SUPR
Regulatory mutations in cancer genomes
Dnr:

NAISS 2024/5-224

Type:

NAISS Medium Compute

Principal Investigator:

Claes Wadelius

Affiliation:

Uppsala universitet

Start Date:

2024-05-01

End Date:

2025-05-01

Primary Classification:

10203: Bioinformatics (Computational Biology) (applications to be 10610)

Allocation

Abstract

Identification of transcription factor (TF) motifs with the potentially regulatory impact on the gene expression is problematic, due to a lack of functional characterization of TF motifs. We created a funMotifs framework that enables to identify and analyse significant regulatory TF motifs in noncoding regions of the human genome. The funMotifs determines regulatory mutations that are tissue-specific based on the number of annotation tracks. The framework incorporates data from large-scale genomics platforms including ENCODE, RoadMap Epigenomics and FANTOM. Recently, funMotifs was used to determine regulatory mutations and significantly mutated regulatory elements in various types of cancer based on the Pan Cancer Analysis of Whole Genomes consortium data. The study contains data from more than 2,500 cancer genomes samples in 37 types of cancer. By incorporating the funMotifs framework we were able to identify 5,749 mutated regulatory elements containing 11,962 candidate regulatory mutations. Additionally, we identified a number of genes nearby the mutated regulatory elements, that were significantly dysregulated in the mutated samples. Furthermore, an enrichment of cancer-related pathways was observed for the genes associated with the mutated regulatory elements. We would like to improve funMotifs based on the recently realised data from the ENCODE 3 project and EpiMap, as well as TF models from the JASPAR 2020 database. By incorporating recent larger datasets we will significantly improve a definition of functionally regulatory regions. A goal of this project is to identify de novo TF motifs.

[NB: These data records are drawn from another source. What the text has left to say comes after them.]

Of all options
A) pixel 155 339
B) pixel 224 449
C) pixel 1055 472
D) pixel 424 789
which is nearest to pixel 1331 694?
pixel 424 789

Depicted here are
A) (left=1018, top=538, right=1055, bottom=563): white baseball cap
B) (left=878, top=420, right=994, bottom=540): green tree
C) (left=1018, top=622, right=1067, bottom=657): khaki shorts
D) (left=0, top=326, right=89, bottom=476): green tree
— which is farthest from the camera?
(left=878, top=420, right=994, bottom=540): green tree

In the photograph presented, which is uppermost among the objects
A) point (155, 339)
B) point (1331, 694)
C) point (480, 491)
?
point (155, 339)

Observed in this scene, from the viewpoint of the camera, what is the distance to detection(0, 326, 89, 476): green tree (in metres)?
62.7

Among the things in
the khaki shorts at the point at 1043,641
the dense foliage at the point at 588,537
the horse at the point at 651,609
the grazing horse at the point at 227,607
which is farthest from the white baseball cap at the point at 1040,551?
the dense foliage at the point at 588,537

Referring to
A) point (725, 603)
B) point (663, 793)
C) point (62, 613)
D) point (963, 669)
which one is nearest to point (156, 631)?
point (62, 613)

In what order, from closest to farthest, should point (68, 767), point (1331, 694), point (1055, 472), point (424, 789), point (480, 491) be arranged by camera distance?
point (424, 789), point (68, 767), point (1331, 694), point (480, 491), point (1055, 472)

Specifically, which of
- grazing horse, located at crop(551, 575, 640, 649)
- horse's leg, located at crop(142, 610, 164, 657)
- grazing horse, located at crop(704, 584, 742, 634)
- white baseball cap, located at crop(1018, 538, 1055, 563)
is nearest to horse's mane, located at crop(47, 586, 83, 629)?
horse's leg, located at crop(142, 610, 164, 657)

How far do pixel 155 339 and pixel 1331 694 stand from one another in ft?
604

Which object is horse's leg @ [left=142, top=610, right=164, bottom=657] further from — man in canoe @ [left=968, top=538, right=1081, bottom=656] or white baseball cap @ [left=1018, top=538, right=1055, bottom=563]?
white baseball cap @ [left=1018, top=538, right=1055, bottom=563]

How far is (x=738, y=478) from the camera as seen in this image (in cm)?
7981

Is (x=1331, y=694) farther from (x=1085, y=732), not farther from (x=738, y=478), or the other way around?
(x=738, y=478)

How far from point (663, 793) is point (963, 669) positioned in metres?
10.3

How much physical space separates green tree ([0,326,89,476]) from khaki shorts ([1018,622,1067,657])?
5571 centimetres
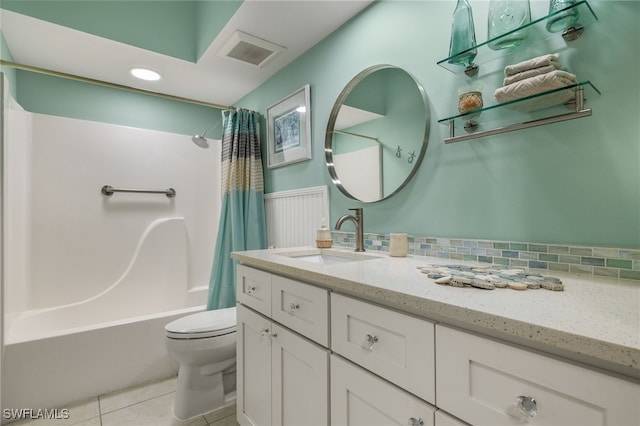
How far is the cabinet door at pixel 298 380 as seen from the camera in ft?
3.21

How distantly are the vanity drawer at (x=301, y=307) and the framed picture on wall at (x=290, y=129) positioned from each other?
1.05 meters

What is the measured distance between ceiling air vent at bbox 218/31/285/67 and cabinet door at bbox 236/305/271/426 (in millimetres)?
1577

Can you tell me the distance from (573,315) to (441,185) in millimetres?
804

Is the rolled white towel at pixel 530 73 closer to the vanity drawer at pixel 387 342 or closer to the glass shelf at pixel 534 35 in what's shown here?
the glass shelf at pixel 534 35

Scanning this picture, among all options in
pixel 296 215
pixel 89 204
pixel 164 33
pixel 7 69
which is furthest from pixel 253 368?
pixel 7 69

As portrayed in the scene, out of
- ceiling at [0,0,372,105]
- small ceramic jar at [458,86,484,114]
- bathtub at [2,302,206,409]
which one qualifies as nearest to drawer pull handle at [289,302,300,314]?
small ceramic jar at [458,86,484,114]

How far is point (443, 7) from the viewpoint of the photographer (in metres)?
1.28

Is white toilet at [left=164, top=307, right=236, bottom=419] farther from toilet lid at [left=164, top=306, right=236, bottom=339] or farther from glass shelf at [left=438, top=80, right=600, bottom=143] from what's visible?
glass shelf at [left=438, top=80, right=600, bottom=143]

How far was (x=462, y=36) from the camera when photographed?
1.16 metres

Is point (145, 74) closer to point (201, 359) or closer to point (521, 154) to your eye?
point (201, 359)

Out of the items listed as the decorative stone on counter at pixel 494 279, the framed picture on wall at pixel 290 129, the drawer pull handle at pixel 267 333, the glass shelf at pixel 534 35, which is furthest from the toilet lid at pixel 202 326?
the glass shelf at pixel 534 35

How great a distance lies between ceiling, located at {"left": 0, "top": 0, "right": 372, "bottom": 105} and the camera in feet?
5.57

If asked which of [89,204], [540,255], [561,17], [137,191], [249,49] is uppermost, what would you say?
[249,49]

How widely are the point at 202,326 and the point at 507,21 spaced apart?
1925mm
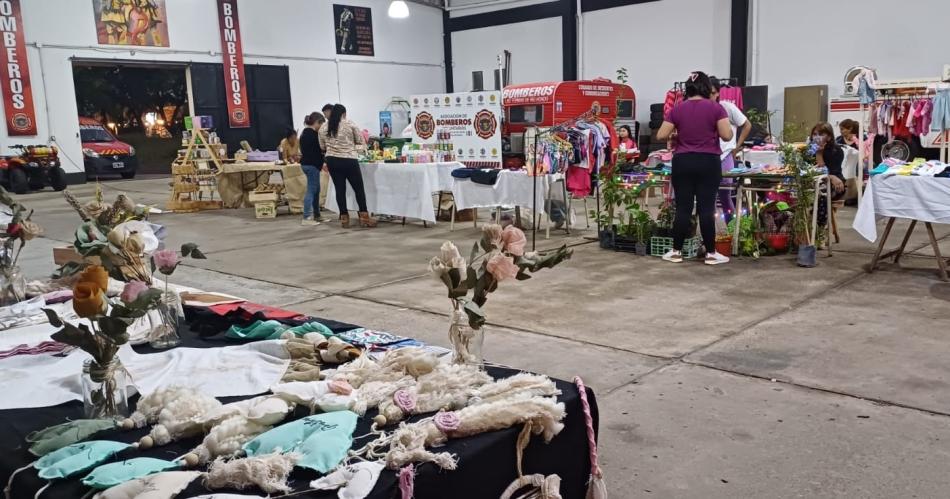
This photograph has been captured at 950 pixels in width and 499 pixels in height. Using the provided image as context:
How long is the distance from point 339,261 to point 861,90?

It can be divided into three sub-goals: 1. Mutate the existing motifs in the funMotifs database and their adjacent sequences with somatic mutations from the Pan-Cancer Analysis of Whole Genomes consortium mutation data . 2. Find mutated motifs from the mutated sequences. Compare positions of the mutated and original transcription factor motifs. Find overlapping motifs and compare their FIMO scores (see below). 3. Link the mutated motifs and their original motifs to the funMotifs PostgreSQL database. We are planning to apply a new version of funMotifs on 1000 samples of the colon cancer mutations to identify gene regulatory mutations, that helps us gain a better understanding of cancer-related mechanisms. The impact of the identified regulatory mutations may be verified based on the gene expression data.